The Philippine Stock Exchange Index rose 4.2 per cent on Monday, 20.5 per cent above an eight-year low set on March 19. The gains were helped by anticipation that a lockdown to contain the pandemic will be extended by two weeks, easing concerns of the quarantine being lifted prematurely.

“Improved global sentiment is the main catalyst and that’s driven by optimism Russia and OPEC will reach a deal cutting back production,” said Manny Cruz, strategist at Papa Securities. “The Philippines and Indonesia are leading the climb to bull territory for these were the hardest hit markets amid the virus sell-off.”

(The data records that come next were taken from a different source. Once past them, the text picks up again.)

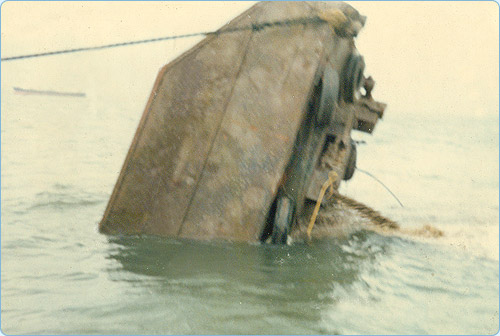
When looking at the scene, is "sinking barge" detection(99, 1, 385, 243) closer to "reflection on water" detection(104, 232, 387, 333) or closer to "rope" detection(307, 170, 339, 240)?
"reflection on water" detection(104, 232, 387, 333)

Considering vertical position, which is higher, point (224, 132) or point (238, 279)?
point (224, 132)

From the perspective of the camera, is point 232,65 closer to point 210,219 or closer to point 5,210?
point 210,219

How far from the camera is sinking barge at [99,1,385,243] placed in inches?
183

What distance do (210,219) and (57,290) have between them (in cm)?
142

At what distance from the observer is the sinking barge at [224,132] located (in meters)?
4.64

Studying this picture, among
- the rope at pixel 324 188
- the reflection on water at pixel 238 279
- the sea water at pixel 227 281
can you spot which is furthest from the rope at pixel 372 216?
the rope at pixel 324 188

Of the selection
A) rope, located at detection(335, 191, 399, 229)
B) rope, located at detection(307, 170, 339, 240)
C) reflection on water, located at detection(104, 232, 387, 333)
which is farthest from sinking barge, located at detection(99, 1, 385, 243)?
rope, located at detection(335, 191, 399, 229)

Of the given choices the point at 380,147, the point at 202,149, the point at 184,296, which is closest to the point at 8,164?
the point at 202,149

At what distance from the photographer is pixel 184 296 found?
380 cm

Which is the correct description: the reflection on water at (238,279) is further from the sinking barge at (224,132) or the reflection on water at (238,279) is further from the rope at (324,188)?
the rope at (324,188)

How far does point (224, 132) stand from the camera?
4.65 meters

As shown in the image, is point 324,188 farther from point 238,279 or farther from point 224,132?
point 238,279

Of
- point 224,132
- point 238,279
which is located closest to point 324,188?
point 224,132

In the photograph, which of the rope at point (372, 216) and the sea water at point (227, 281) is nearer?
the sea water at point (227, 281)
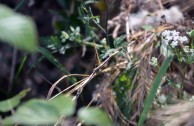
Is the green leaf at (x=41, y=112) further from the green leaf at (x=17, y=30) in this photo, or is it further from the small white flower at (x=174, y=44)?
the small white flower at (x=174, y=44)

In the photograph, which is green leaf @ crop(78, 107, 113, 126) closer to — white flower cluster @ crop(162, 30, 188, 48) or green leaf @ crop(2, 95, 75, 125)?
green leaf @ crop(2, 95, 75, 125)

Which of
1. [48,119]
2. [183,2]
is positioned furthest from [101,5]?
[48,119]

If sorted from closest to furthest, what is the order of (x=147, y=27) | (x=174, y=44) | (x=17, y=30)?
(x=17, y=30) → (x=174, y=44) → (x=147, y=27)

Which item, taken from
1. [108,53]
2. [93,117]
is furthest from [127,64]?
[93,117]

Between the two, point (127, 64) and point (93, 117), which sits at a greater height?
point (93, 117)

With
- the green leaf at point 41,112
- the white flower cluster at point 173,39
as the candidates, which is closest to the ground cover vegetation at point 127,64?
the white flower cluster at point 173,39

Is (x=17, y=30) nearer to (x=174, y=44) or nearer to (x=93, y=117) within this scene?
(x=93, y=117)

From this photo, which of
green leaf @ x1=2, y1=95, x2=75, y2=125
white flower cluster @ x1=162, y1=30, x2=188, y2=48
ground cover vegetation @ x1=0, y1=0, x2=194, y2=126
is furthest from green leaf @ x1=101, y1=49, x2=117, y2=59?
green leaf @ x1=2, y1=95, x2=75, y2=125

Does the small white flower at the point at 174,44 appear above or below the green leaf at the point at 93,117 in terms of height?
below
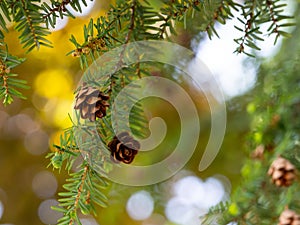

In Indonesia, the Jakarta Composite Index jumped by as much as 3.8 per cent, pushing its gain from its March 24 to more than 20 per cent, meeting the technical definition of a bull market. Some investors might be taking the depressed valuations and share prices as an opportunity to buy into the long-term prospects for the Southeast Asia’s biggest economy, according to Thendra Crisnanda, head of research at PT MNC Sekuritas.

“This roller-coaster ride of the Indonesian market has been amazing, although fundamentally this upswing cannot be explained with the companies facing downward earnings revisions this year,” Crisnanda said. “One possible explanation is if there are active funds who have conviction on the Indonesian market and are buying stocks on the dip.”

Indonesia has reported more than 2,000 confirmed cases of the coronavirus with a death toll of nearly 200, making it the country with highest fatalities in Asia after China. President Joko Widodo declared a national health emergency last week and ordered large scale social distancing to contain the spread of the virus that has killed more than 69,000 people worldwide and infected nearly 1.3 million. His administration has also introduced several measures to bolster the economy.

While strong, the gains could still prove to be merely relief rallies. The PSEi is still 33 per cent below its July 15 high. The JCI is 27 per cent off from its April 2019 peak, and the Kospi is still about 21 per cent down from its Jan 22 high.

“With a very light calendar globally today, there is enough momentum to keep the equity rally running through the course of the day and also into European time,” Jeffrey Halley, senior market analyst at Oanda Asia Pacific, wrote in a note. “All bets are off after that although I could see a couple of days of positive sentiment ahead, especially if those mortality rates keep falling.”